Immediately after saving, the provider detail page is shown with a **Connect to your LLM Provider** section containing everything needed to call the LLM from your agent code:

| Field            | Description                                                                             |
| ---------------- | --------------------------------------------------------------------------------------- |
| **Endpoint URL** | The gateway URL for this provider — use this as the base URL in your LLM client         |
| **Header Name**  | The HTTP header to pass the API key (`API-Key`)                                         |
| **API Key**      | The generated client key — **copy it now**, it will not be shown again                  |
| **Example cURL** | A ready-to-use cURL command showing the Endpoint URL, Header Name, and API Key together |

Example cURL:

```
curl -X POST <endpoint-url> \
  --header "API-Key: <your-api-key>" \
  -d '{"your": "data"}'
```

Configure your agent's LLM client using the Endpoint URL as the base URL and pass the API Key in the `API-Key` header on every request.

Below the connection details, the page also shows:

* **LLM Service Provider**: the linked org-level provider (name, template, rate limiting and guardrails status)
* **Guardrails**: agent-level guardrails attached to this LLM binding

### Step 5: Run the Agent[​](#step-5-run-the-agent "Direct link to Step 5: Run the Agent")

Run your agent.

Example: Python agent with instrumentation

```
amp-instrument python main.py
```

***

## Managing Attached LLM Providers[​](#managing-attached-llm-providers "Direct link to Managing Attached LLM Providers")

From the **Configure Agent** page, the LLM Providers table shows all attached providers with:

* **Name**: The logical name given to this LLM binding.
* **Description**: Optional description.
* **Created**: When the binding was created.
* **Actions**: Delete icon to remove the provider from the agent.

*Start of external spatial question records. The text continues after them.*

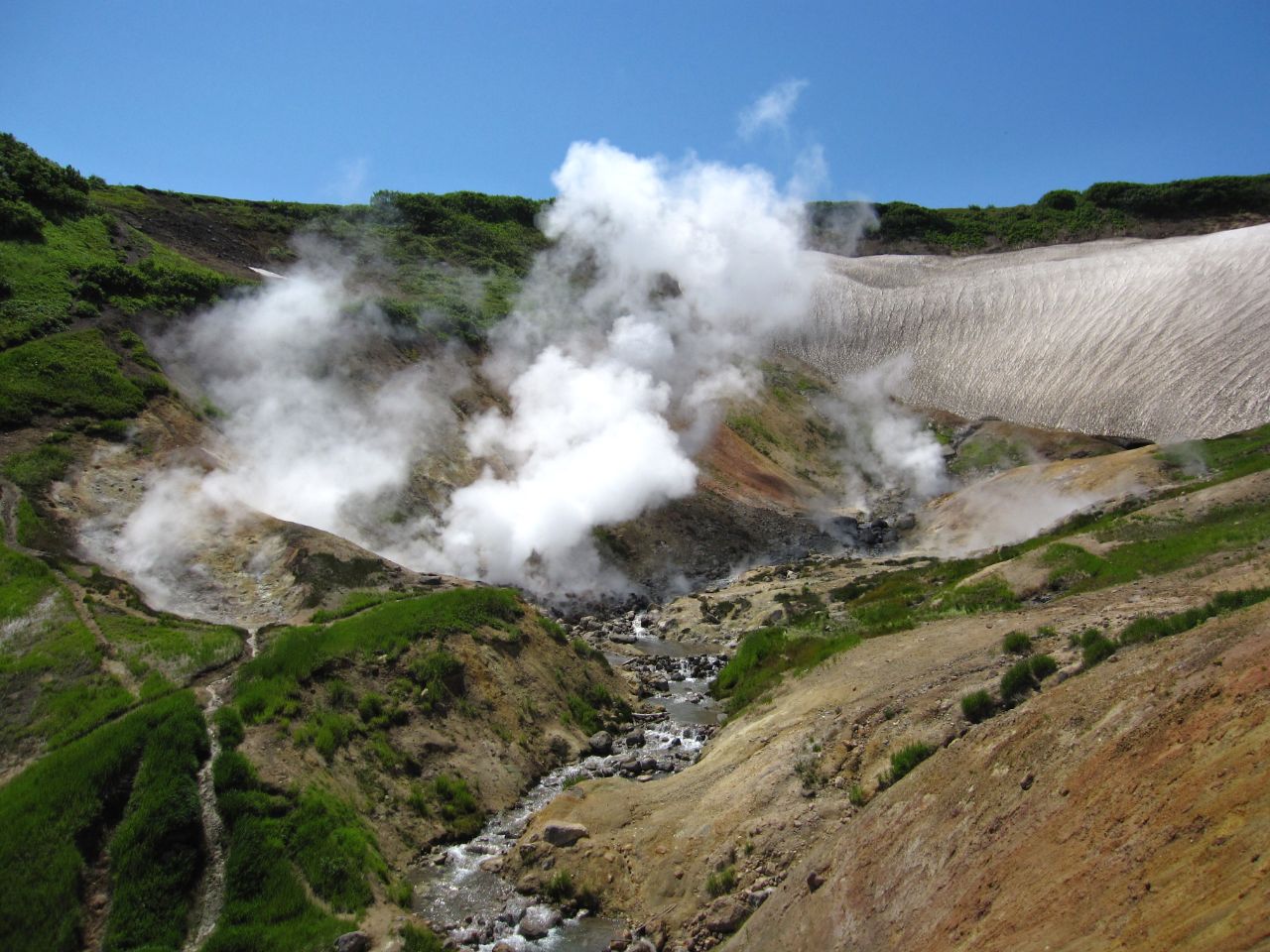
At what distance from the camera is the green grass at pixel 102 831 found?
1321 cm

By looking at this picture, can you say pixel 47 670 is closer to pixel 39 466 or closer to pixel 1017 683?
pixel 39 466

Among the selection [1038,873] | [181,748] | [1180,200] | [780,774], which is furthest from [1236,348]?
[181,748]

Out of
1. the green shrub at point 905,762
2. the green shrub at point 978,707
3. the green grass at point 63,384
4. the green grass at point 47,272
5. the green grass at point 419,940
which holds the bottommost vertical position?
the green grass at point 419,940

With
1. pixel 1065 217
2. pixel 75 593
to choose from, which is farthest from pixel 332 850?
pixel 1065 217

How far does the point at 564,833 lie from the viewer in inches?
664

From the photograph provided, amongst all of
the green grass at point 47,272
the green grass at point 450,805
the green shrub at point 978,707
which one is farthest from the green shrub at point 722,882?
the green grass at point 47,272

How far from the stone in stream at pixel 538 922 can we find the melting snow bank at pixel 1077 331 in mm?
62388

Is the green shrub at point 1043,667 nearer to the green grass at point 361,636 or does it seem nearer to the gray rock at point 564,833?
the gray rock at point 564,833

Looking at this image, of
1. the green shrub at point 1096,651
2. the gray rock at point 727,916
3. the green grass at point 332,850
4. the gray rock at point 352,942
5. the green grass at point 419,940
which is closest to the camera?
Answer: the gray rock at point 727,916

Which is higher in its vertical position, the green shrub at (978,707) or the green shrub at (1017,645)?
the green shrub at (978,707)

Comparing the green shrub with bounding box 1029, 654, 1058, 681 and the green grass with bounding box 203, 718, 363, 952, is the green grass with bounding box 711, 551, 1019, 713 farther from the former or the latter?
the green grass with bounding box 203, 718, 363, 952

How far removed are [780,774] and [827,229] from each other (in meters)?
114

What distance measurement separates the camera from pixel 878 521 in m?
56.6

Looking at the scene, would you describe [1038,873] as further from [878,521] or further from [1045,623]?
[878,521]
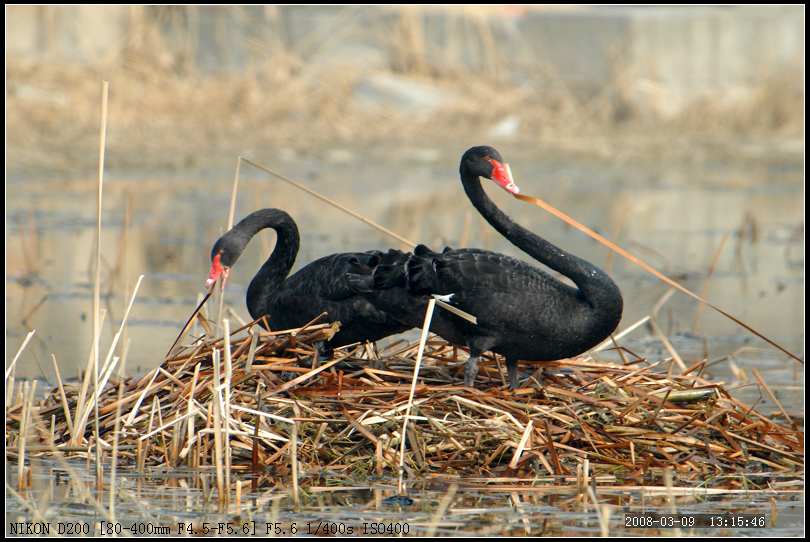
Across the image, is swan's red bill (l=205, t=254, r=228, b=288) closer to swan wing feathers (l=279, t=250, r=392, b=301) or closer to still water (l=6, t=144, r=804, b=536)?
swan wing feathers (l=279, t=250, r=392, b=301)

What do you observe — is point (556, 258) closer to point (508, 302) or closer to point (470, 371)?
point (508, 302)

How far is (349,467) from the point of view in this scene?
5.40 m

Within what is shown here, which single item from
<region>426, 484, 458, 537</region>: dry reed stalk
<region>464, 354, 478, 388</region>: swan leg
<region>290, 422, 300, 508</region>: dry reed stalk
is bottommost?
<region>426, 484, 458, 537</region>: dry reed stalk

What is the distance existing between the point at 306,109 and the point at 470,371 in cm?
1231

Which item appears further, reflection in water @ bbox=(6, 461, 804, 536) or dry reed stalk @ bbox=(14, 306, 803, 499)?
dry reed stalk @ bbox=(14, 306, 803, 499)

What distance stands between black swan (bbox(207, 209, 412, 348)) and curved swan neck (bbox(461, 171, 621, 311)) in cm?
45

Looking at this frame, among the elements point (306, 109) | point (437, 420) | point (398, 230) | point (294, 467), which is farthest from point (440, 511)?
point (306, 109)

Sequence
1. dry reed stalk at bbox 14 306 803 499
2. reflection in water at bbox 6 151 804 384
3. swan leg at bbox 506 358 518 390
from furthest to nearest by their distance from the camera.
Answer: reflection in water at bbox 6 151 804 384 → swan leg at bbox 506 358 518 390 → dry reed stalk at bbox 14 306 803 499

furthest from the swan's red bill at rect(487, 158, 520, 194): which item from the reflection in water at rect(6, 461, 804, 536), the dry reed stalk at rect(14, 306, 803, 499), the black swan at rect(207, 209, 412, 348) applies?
the reflection in water at rect(6, 461, 804, 536)

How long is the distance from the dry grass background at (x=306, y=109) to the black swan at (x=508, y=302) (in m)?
9.72

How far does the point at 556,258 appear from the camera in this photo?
591 cm

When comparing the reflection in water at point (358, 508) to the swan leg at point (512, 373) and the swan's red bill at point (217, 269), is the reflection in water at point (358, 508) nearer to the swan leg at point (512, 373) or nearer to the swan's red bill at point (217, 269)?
the swan leg at point (512, 373)

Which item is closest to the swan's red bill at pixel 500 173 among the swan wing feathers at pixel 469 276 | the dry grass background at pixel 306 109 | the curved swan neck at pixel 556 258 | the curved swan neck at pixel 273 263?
the curved swan neck at pixel 556 258

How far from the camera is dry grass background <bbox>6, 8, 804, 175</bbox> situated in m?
15.9
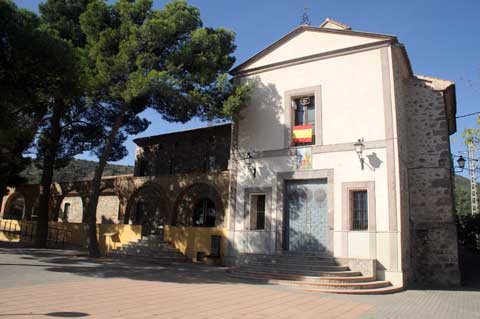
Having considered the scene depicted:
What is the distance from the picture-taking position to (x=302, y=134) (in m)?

Multiple providers can be attached to a single agent, allowing the agent code to use different LLMs for different tasks by referencing their respective environment variable names (platform agents) or endpoint URLs and API keys (external agents).

***

## Notes[​](#notes "Direct link to Notes")

* LLM provider credentials are **never exposed** to agent code directly — only the injected environment variables are available at runtime.
* For platform agents, environment variables are re-injected on each deployment; no manual secret management is required.
* For external agents, the Endpoint URL routes traffic through the AI Gateway, enabling centralized rate limiting, access control, and guardrails configured at the org level.
* The external agent API Key shown after saving is a **one-time display** — it cannot be retrieved again. If lost, delete the LLM provider binding and re-add it to generate a new key.
* The **Setup Agent** instrumentation step is for observability (traces) only and is independent of LLM configuration.
* Guardrails added at the agent-LLM binding level are applied **in addition to** any guardrails configured on the provider itself.